I can get behind the shovel and shut up part though. hahah
REALLY sorry for the trauma you and your birds suffered.
I agree, I do not have the skills to shoot an animal "on the run", or even "on the sit". But they are really hard to miss in a Havahart trap.
Air pellet guns are not considered "firearms" in many cities, especially in the .117 size. Yet they can carry a pellet a good distance so I am a bit surprised they are NOT considered firearms. I bought a Gamo "Bone Collector" air rifle the day the coon killed Fae. Still in the plastic bag in the box when I trapped the coon in the coop. Took 3 shots but without any iron sights and having no idea how straight it was shooting, even at 10 feet or less, it was hard to know where I hit it. The coon moved between each shot (single shot, the pellets were 30' away on a table). On the other hand, the adult chuck that I trapped in the havahart in the barn alley died fast and I would guess painlessly. Inches from the barrel of the gun and through the forehead. No more woodchuck tunnels opened into the alley floor since.

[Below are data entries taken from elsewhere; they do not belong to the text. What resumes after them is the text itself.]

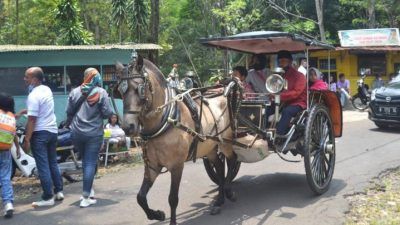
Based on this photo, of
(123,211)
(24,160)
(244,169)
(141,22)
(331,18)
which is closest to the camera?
(123,211)

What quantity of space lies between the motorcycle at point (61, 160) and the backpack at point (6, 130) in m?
1.48

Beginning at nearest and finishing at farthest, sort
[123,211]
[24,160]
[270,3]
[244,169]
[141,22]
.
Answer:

If you find you CAN use air pellet guns in the city, use heavy pellets. There are reviews that say the Bone Collector is as loud as a .22 rim fire. But those people are using lightweight pellets that break the sound barrier. I bought the Gamo Whisper pellets, 10.5 grain. When I later mounted the scope and started to learn the gun, the smack when the pellet buried into the 3/4" particle board backstop 40' away was louder than the gun. I suspect you could fire that outside someone's bedroom window and they wouldn't hear it.
It's not against the law where we live and I guess we just live far enough out in the country that if animal control takes them they don't come back. They also don't become someone else's problem because there are no people. I'm thinking you must live in a neighborhood or near a city? Just a guess because we don't have those problems here... I'm not trying to be rude so I hope I don't seem that way. It's just not how you described where I live. Lots of livestock here also.
Do they tell people they "rehome" the vermin ALIVE? I'm willing to bet even if they say it, they don't do it. It is illegal ANYWHERE in Vermont to "rehome" a coon and we have a lot of unpopulated land.
If you live trap it, why not take it way out of town in a more natural habitat and release it? Your halfway there anyway.
Because relocating is illegal in a lot of places.